L'écrivain, lui, ne cesse de courir après une forme de gloire. A chaque nouveau livre, il se dit que c'est peut-être le bon, celui qui va enfin "le faire décoller", "le faire connaître", comme si les précédents comptaient pour du beurre sous prétexte d'une vente insuffisante. Etrange, non ? 1000 bouquins vendus, c'est quelque 3000 lecteurs, ce n'est pas rien, ça fait un joli halo autour de ma petite vie. L'écrivain serait-il un éternel adolescent? Se bercerait-il indéfiniment de rêves de midinette? Non. S'il y a quelqu'un qui réfléchit sur l'existence et en affronte les questions sans fond, c'est bien l'écrivain (du moins le bon écrivain, car il y a des écrivassiers !) Je ne peux pas le soupçonner d'une telle faiblesse d'esprit.
L'explication me semble résider dans le statut de l'auteur, qui s'est formé au siècle romantique. L'auteur s'est perché au-dessus du lot, habité par l'inspiration, jouissant d'un état de grâce, qui est un don des dieux. En termes moins emphatiques: il a un talent qui le distingue. Le talent ne fait pas tout, il faut du travail, de la patience etc., mais il ne se décrète pas, on l'a ou on ne l'a pas, et il fonde la qualité d'écrivain. Sans talent, à force de besogne ou grâce à son entregent, on pourra peut-être publier, mais on ne sera jamais un vrai écrivain.
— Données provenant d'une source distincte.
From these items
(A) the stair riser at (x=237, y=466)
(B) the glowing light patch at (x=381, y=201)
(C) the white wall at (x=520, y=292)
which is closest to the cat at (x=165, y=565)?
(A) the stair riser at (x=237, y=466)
De plus, l'auteur est uncréateur, il fait advenir des choses radicalement nouvelles, qui ne ressemblent qu'à lui-même, qu'il ne doit donc qu'à lui-même. A la sortie des Fleurs du mal, Flaubert écrit à Baudelaire pour le féliciter: "Vous ne ressemblez à personne, ce qui est la première de toutes les qualités." Flaubert est précisément le parangon de l'auteur romantique, "premier Adam d'une espèce nouvelle : celle de l'homme de lettres comme prêtre, comme ascète et comme martyr", a dit de lui Borgès.
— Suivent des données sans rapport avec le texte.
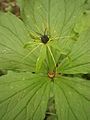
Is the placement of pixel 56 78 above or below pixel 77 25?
below

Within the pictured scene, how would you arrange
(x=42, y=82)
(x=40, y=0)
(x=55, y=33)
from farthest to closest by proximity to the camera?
1. (x=40, y=0)
2. (x=55, y=33)
3. (x=42, y=82)

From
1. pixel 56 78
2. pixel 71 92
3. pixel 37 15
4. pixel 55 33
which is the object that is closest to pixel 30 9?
pixel 37 15

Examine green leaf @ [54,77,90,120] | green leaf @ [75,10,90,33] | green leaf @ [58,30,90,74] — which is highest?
green leaf @ [75,10,90,33]

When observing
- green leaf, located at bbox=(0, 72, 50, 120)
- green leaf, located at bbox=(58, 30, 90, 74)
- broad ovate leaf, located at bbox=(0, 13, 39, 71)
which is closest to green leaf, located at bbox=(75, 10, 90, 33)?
green leaf, located at bbox=(58, 30, 90, 74)

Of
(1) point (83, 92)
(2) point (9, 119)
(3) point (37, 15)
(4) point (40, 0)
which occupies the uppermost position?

Telle est l'image qui colle à l'écrivain. C'est un être à part, entièrement consacré à son art, avec une responsabilité écrasante : il est chargé de la littérature de son temps ! Aussi est-il souvent présenté par les éditeurs et les journalistes avec une emphase ridicule :
– "l'un des plus grands écrivains français vivants";
– "un auteur qui a complètement renouvelé le genre";
– "l'une des figures les plus déroutantes du roman français";
– "à coup sûr ce roman deviendra un grand classique"
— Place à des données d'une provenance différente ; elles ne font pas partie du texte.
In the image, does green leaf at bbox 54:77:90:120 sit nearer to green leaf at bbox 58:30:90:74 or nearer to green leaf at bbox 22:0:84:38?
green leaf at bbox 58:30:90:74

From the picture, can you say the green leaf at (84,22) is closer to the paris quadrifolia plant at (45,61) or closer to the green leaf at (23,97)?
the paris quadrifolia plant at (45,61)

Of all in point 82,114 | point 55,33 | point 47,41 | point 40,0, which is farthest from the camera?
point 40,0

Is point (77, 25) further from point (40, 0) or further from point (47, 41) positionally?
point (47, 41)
– "un écrivain au premier rang des lettres françaises"
– "le roman français devra désormais compter avec cet auteur".
Je ne résiste pas à l'envie de citer le charabia de Pietro Citati parlant de Gesualdo Bufalino :"Pour lui, seul existe le livre. Le Ciel et la Terre n'ont été créées, l'homme n'est sorti de la glaise que pour qu'un livre parle d'eux. Le livre est l'objet suprême qui réunit en lui toute la vie réelle, et la vie rêvée etc."
Et "y a pas à tortiller", comme disait mon père, pour être reconnu (et du coup se reconnaître soi-même), il faut jouer le jeu, et ça ne va pas sans une certaine "surface" ou "visibilité", donc un chiffre de ventes respectable, 10.000 au minimum, à condition de faire mieux la prochaine fois. Dans ce cas de figure, l'éditeur, qui est censé faire couple avec l'auteur, et qui est apparu à la même époque, début XIXème – l'éditeur vous donnera du "cher auteur".
Il suffit de tourner le dos à cette comédie. La décision est difficile à prendre, mais après, ça se fait tout seul et on s'en réjouit. C'est comme d'arrêter de fumer. Le précieux petit bouquin de Georges Picard, "Tout le monde devrait écrire", nous y aidera. Finie la navigation dans les hautes sphères, on retrouve la terre ferme, le plancher des vaches, l'odeur des vaches et le craquement du plancher. Pas besoin d'être spécialement intelligent ou de faire mine : on peut être con, c'est même une garantie, de mettre le raisonnement de côté, et on y va sans a priori et sans garde-fou, effrontément, tout nu. Con-nu. Il en sortira de temps en temps un truc qui palpite, qui scintille et qui fait un drôle d'effet. ce sera de la littérature. Quitte à passer pour un radoteur, je vous ressers la citation de Georges Picard : «Aujourd’hui, la littérature est entrée en résistance contre un ennemi qui n’a pas de visage, qui n’a que l’identité vague et grise de l’indifférence. Cela ne doit pas décourager la passion d’écriture, au contraire. C’est justement parce qu’il n’y a rien à attendre du médiatique et du social en général, qu’écrire ressemble de mieux en mieux à une vocation désintéressée. »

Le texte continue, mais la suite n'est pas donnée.